Un’altra cattiva notizia
Un altro fattore alla base del forte calo demografico statunitense dopo il 2007 è il crollo della fertilità tra le donne di origine ispanica, che hanno iniziato ad assumere i medesimi stili di vita delle proprie coetanee di altra etnia e cultura. Infatti, una delle cause che incidono negativamente sulla natalità, ben più dei costi direttamente legati al mantenimento e all’educazione dei figli, è legata alle “opportunità” di vita a cui occorre rinunciare – vero in modo specifico le donne – per mettere su famiglia: dal prolungamento dell’istruzione alle maggiori possibilità di carriera, di reddito e di tempo libero. Una conferma ulteriore che la causa non è l’economia bensì la cultura, intesa nel senso più ampio possibile come “visione del mondo”: gli statunitensi, insomma, su questo punto iniziano ad assomigliare sempre di più agli europei, e non è una buona notizia.

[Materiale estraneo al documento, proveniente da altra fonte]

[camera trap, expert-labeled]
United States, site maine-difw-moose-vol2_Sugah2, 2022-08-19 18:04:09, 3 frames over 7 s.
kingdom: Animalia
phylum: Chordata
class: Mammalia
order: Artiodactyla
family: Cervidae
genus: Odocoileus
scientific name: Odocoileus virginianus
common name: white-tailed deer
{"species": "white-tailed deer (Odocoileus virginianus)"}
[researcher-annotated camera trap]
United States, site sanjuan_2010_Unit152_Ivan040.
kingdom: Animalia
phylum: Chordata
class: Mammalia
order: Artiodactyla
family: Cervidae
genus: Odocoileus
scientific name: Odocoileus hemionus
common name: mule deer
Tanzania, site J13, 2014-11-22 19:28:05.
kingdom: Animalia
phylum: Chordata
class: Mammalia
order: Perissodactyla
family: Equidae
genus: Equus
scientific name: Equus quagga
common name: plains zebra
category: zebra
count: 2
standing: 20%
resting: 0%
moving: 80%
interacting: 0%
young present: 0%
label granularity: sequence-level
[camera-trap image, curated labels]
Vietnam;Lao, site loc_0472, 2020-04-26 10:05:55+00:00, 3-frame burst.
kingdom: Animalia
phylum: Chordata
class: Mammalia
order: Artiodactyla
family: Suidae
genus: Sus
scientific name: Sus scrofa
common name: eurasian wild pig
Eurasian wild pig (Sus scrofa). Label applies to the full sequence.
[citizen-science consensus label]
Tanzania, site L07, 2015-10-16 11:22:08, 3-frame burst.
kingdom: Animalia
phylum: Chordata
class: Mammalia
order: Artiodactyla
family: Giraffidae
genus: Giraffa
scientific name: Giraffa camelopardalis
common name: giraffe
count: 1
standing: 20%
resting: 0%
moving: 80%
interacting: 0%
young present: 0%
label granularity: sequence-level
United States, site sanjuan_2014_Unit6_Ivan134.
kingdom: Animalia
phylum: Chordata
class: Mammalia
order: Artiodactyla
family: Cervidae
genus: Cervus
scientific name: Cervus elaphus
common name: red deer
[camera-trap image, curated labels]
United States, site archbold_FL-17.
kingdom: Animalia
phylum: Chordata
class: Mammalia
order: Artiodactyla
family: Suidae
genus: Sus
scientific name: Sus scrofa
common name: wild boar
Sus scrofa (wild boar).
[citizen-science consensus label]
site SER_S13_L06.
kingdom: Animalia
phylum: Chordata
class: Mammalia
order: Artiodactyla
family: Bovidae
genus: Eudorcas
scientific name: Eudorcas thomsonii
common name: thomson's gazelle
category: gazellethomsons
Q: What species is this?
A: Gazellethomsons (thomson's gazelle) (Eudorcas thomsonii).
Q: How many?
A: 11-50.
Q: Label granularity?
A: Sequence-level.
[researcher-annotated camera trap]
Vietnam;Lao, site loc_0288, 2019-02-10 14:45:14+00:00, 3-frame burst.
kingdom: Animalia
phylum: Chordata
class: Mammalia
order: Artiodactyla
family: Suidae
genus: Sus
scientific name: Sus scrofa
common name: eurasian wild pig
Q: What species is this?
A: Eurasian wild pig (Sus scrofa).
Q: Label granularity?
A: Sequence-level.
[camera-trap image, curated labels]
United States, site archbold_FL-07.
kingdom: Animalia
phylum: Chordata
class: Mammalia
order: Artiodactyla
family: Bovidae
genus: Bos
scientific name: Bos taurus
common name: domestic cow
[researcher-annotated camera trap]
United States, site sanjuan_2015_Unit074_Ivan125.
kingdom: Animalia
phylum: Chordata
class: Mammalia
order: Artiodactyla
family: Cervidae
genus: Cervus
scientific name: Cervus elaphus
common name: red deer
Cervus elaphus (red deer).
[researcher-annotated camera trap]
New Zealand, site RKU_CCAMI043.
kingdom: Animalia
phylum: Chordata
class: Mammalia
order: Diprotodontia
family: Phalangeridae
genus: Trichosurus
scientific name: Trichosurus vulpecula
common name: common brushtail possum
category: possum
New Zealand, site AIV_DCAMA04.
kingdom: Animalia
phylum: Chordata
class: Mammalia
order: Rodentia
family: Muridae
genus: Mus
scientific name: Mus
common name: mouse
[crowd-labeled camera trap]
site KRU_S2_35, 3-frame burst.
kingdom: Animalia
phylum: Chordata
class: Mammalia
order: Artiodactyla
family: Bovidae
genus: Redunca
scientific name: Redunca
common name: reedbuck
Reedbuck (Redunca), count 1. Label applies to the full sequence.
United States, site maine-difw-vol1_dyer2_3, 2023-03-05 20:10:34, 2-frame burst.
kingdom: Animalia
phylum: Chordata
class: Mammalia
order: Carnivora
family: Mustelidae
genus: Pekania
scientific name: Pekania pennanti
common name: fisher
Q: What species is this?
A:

L’analisi dei tre economisti si conclude con una riflessione sulle possibili azioni da intraprendere. Se le cause profonde sono di tipo culturale, e non economico-finanziario, come risulta oramai dimostrato, per invertire la tendenza non ci si potrà limitare a interventi riequilibrativi di tipo fiscale, seppur opportuni e necessari. Occorre invece un cambio di paradigma di tipo culturale. Per usare espressioni oggi alla moda, serve una nuova narrazione a favore della famiglia naturale e della vita, senza cui il nostro modello sociale, economico e politico non sarà sostenibile a lungo. E non si creda che si tratti di questioni “religiose”: su questo si gioca il nostro futuro.